▶ EXTRAIT DU TEXTE
================================

Neil Dwane, global chief strategist, Allianz GI
Schermafbeelding 2018-11-21 om 15.08.09.png

Le train de la mondialisation bringuebale et se retrouvera bientôt à l’arrêt. Cela aura des conséquences majeures pour les investisseurs, selon Neil Dwane, stratégiste monde chez Allianz Global Investors, qui estime aussi qu’il est grand temps de revoir la politique de rémunération des dirigeants d’entreprises, dans tous les secteurs de l’économie.

Dwane : « La sphère économique occidentale compte aujourd’hui plus de perdants que de vainqueurs. Les investisseurs doivent oser réfléchir au rôle qu’ils veulent jouer face à la multiplication des inégalités et aux conséquences de ces écarts de richesse sur le long terme. »

Si l’arrivée au pouvoir de Ronald Reagan aux États-Unis et de Margaret Thatcher au Royaume-Uni, dans les années 80, marque le véritable début de la mondialisation, le phénomène s’est réellement établi dans les années 90, lorsque la Chine a ouvert ses portes aux entreprises occidentales en quête de main-d’œuvre bon marché.

================================

▶ CONSIGNES À SUIVRE
Réécrivez, s'il vous plaît, le passage de l'article sur la mondialisation compris entre « Le train de » et « les secteurs de l’économie. », bornes incluses, en remplaçant « investisseurs » par « épargnants ».

[Enregistrements issus d'une collection]
================================

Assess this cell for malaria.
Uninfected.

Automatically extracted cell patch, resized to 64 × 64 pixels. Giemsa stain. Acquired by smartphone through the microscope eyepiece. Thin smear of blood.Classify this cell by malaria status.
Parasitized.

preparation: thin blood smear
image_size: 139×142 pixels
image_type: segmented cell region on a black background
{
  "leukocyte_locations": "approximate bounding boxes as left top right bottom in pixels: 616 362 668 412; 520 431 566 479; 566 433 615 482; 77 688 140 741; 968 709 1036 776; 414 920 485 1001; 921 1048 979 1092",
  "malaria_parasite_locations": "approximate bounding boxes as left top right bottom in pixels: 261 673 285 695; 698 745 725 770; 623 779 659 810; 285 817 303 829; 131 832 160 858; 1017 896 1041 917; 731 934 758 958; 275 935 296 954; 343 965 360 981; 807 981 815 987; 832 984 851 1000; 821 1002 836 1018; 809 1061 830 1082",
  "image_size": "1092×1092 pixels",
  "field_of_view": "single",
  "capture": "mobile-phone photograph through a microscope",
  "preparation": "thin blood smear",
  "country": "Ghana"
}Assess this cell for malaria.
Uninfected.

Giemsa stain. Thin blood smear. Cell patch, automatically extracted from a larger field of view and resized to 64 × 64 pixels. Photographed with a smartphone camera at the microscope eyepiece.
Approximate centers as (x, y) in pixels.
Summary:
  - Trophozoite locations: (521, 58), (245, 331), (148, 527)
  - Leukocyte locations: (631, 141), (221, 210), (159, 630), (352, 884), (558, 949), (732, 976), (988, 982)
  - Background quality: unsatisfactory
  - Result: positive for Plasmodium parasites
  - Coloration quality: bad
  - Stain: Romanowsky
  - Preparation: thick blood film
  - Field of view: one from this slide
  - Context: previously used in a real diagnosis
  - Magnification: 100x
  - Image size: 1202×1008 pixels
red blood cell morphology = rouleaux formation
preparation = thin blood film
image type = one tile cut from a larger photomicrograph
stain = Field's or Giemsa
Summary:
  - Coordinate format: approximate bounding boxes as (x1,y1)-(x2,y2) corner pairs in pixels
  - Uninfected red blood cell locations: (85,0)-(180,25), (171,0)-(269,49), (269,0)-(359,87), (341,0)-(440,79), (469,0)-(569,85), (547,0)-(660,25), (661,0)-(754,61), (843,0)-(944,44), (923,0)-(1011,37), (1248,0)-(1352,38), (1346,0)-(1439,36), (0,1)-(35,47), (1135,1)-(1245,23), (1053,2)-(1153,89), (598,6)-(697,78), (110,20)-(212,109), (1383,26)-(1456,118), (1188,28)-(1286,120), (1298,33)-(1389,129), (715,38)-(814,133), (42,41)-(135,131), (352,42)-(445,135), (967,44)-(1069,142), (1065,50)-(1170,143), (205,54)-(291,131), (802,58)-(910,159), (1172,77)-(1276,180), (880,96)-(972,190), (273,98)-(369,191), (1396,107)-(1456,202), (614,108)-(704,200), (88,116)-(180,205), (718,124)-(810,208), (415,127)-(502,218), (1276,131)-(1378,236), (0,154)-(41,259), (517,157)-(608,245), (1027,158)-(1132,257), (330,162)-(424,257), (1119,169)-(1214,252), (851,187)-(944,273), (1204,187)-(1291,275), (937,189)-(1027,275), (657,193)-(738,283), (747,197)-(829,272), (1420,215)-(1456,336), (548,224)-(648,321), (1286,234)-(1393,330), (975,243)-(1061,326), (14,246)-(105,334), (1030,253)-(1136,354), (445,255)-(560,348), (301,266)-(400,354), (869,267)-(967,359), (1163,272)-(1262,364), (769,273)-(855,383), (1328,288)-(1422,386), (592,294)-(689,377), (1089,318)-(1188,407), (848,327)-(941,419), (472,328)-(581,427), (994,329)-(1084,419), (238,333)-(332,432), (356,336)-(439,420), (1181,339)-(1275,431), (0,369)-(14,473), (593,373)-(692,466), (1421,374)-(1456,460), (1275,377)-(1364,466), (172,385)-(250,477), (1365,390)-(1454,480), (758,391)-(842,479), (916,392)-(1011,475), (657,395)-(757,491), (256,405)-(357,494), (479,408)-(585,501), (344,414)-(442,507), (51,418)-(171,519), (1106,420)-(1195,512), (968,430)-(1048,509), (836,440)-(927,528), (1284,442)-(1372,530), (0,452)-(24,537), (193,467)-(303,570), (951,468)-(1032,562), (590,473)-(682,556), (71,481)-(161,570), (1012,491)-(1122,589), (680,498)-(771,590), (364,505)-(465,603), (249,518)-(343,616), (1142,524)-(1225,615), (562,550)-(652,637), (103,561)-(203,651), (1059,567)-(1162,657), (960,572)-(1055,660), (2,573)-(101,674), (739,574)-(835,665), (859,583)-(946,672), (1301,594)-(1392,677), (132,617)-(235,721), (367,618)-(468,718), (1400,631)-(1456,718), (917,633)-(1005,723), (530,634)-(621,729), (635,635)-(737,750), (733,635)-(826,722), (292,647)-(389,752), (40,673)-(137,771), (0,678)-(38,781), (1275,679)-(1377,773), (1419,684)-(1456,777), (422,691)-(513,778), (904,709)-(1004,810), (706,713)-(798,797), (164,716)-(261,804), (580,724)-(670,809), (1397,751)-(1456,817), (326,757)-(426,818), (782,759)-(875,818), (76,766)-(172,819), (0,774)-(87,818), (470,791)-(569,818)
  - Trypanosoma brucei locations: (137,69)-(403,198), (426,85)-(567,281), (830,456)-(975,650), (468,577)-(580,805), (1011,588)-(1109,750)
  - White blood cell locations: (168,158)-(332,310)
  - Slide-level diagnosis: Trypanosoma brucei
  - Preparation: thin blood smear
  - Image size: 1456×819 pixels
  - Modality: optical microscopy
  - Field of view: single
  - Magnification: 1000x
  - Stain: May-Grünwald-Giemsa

================================

▶ RÉPONSE COMPLÈTE
Le train de la mondialisation bringuebale et se retrouvera bientôt à l’arrêt. Cela aura des conséquences majeures pour les épargnants, selon Neil Dwane, stratégiste monde chez Allianz Global Investors, qui estime aussi qu’il est grand temps de revoir la politique de rémunération des dirigeants d’entreprises, dans tous les secteurs de l’économie.